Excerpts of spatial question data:
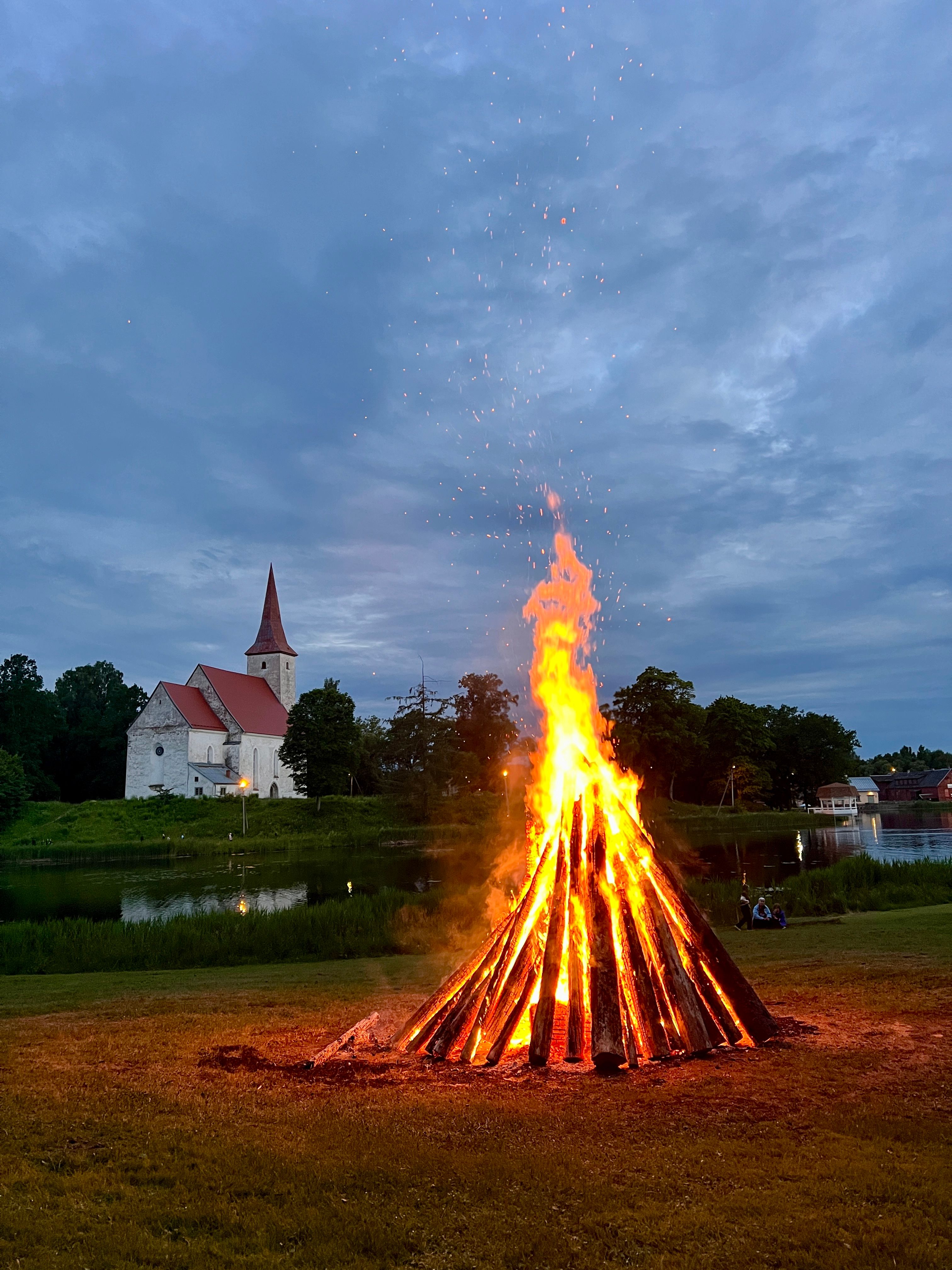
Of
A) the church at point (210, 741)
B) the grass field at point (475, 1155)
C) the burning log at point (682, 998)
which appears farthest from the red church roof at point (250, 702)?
the burning log at point (682, 998)

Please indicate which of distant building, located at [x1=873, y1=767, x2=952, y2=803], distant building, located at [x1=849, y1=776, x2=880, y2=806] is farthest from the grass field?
distant building, located at [x1=873, y1=767, x2=952, y2=803]

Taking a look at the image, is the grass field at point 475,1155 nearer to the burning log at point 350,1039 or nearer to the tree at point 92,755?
the burning log at point 350,1039

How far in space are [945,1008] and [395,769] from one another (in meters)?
56.5

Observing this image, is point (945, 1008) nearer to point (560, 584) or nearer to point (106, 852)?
point (560, 584)

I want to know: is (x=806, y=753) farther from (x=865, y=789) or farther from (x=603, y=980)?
(x=603, y=980)

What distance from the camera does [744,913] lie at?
17.0 metres

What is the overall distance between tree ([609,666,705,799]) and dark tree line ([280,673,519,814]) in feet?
31.2

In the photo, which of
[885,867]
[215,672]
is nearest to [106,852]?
[215,672]

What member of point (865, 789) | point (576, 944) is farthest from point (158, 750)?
point (865, 789)

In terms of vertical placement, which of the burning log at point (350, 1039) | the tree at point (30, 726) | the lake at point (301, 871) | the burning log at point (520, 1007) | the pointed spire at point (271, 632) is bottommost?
the lake at point (301, 871)

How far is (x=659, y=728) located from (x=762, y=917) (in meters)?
54.2

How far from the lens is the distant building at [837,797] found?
82.3m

Aim:
Pictures are excluded; output everything else in the data verbatim.

The reply:
Of
A) the church at point (210, 741)
B) the grass field at point (475, 1155)
C) the burning log at point (682, 998)
which appears farthest from the red church roof at point (250, 702)?
the burning log at point (682, 998)

Please indicate which of distant building, located at [x1=873, y1=767, x2=952, y2=803], distant building, located at [x1=849, y1=776, x2=880, y2=806] is farthest from the grass field?
distant building, located at [x1=873, y1=767, x2=952, y2=803]

Taking a look at the image, is the grass field at point 475,1155 nearer to the burning log at point 350,1039 or nearer to the tree at point 92,755?
the burning log at point 350,1039

How far in space are [945,1008] and [395,769] from one another (in meters)?
56.5

Observing this image, is point (945, 1008) nearer to point (560, 584) or nearer to point (106, 852)?
point (560, 584)

I want to know: is (x=806, y=753) farther from (x=865, y=789) or farther from (x=603, y=980)?
(x=603, y=980)

What distance from the camera does [744,913] lie at?
17.0 metres

What is the overall distance between tree ([609,666,705,799]) and dark tree line ([280,673,519,814]) in feet?
31.2

In the photo, which of
[885,867]
[215,672]
is nearest to [106,852]?
[215,672]

What member of point (865, 789) | point (576, 944) is farthest from point (158, 750)?
point (865, 789)

In terms of vertical placement, which of the burning log at point (350, 1039) | the tree at point (30, 726) | the lake at point (301, 871) | the burning log at point (520, 1007) | the pointed spire at point (271, 632) is bottommost?
the lake at point (301, 871)

How far is (x=659, y=728) located from (x=762, y=917) (in meters)?
54.2

How far from the lens is the distant building at [837,797] found?
82.3m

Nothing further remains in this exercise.